BEGIN

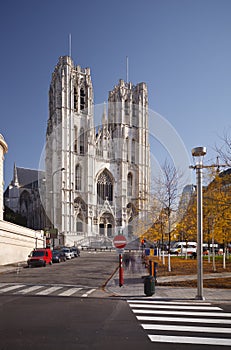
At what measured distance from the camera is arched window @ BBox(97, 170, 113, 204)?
8338 cm

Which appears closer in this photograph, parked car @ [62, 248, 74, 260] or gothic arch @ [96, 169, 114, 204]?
parked car @ [62, 248, 74, 260]

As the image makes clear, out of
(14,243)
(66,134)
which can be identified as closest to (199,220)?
(14,243)

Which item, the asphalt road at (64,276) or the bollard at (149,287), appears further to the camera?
the asphalt road at (64,276)

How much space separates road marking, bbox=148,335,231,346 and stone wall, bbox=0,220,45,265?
26.0 metres

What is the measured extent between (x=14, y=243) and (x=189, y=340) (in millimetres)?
30481

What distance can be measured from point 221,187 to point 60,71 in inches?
2427

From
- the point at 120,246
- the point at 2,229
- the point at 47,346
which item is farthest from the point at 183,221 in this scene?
the point at 47,346

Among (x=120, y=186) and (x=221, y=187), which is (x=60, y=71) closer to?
(x=120, y=186)

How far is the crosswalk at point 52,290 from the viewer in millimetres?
14016

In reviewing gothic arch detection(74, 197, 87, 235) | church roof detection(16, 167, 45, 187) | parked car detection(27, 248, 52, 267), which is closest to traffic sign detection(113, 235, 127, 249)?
parked car detection(27, 248, 52, 267)

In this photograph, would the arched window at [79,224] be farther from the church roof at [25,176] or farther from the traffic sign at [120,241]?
the traffic sign at [120,241]

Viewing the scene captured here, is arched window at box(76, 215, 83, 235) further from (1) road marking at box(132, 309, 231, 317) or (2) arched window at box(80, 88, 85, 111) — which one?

END

» WORK TO COMPLETE: Copy out the records word for word, from the line containing "What distance can" through the end of the records.

» RESULT BELOW:
What distance can be measured from point 221,187 to point 60,71 in inches?
2427

From
- the point at 120,246
- the point at 2,229
- the point at 47,346
which item is farthest from the point at 183,221 in this scene?
the point at 47,346

Among (x=120, y=186) and (x=221, y=187), which is (x=60, y=71) closer to?
(x=120, y=186)

How far is the crosswalk at point 52,290 from the viewer in millimetres?
14016

In reviewing gothic arch detection(74, 197, 87, 235) | church roof detection(16, 167, 45, 187) | parked car detection(27, 248, 52, 267), which is closest to traffic sign detection(113, 235, 127, 249)?
parked car detection(27, 248, 52, 267)

In this photograph, would the arched window at [79,224] be farther from the church roof at [25,176] or farther from the traffic sign at [120,241]?
the traffic sign at [120,241]

Viewing the scene captured here, is arched window at box(76, 215, 83, 235) further from (1) road marking at box(132, 309, 231, 317) or (2) arched window at box(80, 88, 85, 111) — which one?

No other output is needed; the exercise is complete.